Zepecki thinks same-day voter registration made it easier for new voters to cast ballots for former President Trump in 2016, helping him steal the state from Hillary Clinton, something that few pollsters expected ahead of Election Day six years ago.
“What we do here is close elections,” he said of the even divide between Democrats, Republicans and independents who lean toward either party in the state.
“With same-day registration and without partisan registration in this state, there’s more likelihood than in other states that you just don’t see stuff until you see stuff. That’s kind of what happened in 2016 where Trump was able to activate a new part of the electorate,” he said.
Zepecki said that Democratic-allied groups appear to have caught up to their Republican counterparts in spending and putting ads on the air.
Republican U.S. Senate candidate Ron Johnson, right, and Democratic U.S. Senate candidate Mandela Barnes.
“I get the sense that they’re at parity,” he said.
“The spending story in this race is there were a couple of weeks where the blue team was getting outspent and outpointed and that has shifted throughout the month of October where the blue team has had as many or more points [worth of television advertising] and as many or more dollars,” he added, referring to Democratic-allied groups.
Barnes reported raising $8.16 million in net contributions in his pre-general election report spanning Oct. 1 to Oct. 19, significantly more than the $2.6 million Johnson reported collecting during the same time.
He said it was crucial for Barnes and Democrats to catch up with Johnson and his allies on the airwaves now “when the lowest-information voters who care about politics now understand that it’s the time to make a plan and go vote and figure out who to vote for.”

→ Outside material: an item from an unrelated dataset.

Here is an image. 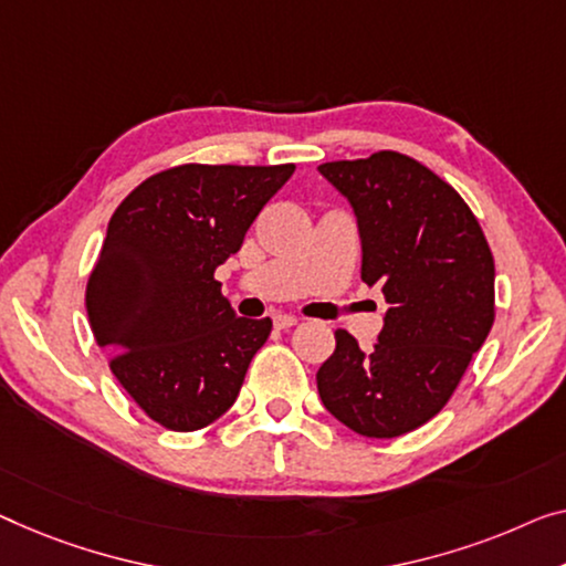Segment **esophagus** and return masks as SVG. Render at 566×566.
<instances>
[{"label":"esophagus","instance_id":"esophagus-1","mask_svg":"<svg viewBox=\"0 0 566 566\" xmlns=\"http://www.w3.org/2000/svg\"><path fill=\"white\" fill-rule=\"evenodd\" d=\"M300 319L294 315H274V327H280V331H286V327H294Z\"/></svg>","mask_w":566,"mask_h":566}]
</instances>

Republican strategists, however, say that Democrats are grasping at straws by hoping a late surge of new voters will help Barnes close the polling gap with Johnson.
Brandon Scholz, a Wisconsin-based Republican strategist, said Johnson’s lead over Barnes is “relatively locked into place.”
“You’ve seen Johnson move from the behind position that he was in after the primary to maintaining a couple-of-points lead,” he said. “The reason is that he got a jump on Mandela on the crime issue and pushed him hard.”
He said Democrats have responded to the soft-on-crime attacks on Barnes by running an ad on abortion but didn’t get much traction with independents in the polls.
With relatively few undecided voters up for grabs, both candidates are doubling down on trying to motivate their respective parties’ bases.
“Barnes and Johnson too are playing to their bases more than anything else. Testament to that is Obama in town this past weekend,” he said.
Wisconsin Gov. Tony Evers (D) is also up for reelection and has a razor-thin lead in the RealClearPolitics polling average — half a point. Strategists say that’s not a big enough margin to help Barnes down ballot.
“It’s all about base turnout,” Scholz said. “Wisconsin is a very red-blue state. There’s no purple. Independents make up their minds quickly post-primary. Any competitive race at the top of the ticket is going to be determined by a point or 2.”
“If Johnson gets a 3- or 4-point victory, that would be like a runaway, a landslide,” he said.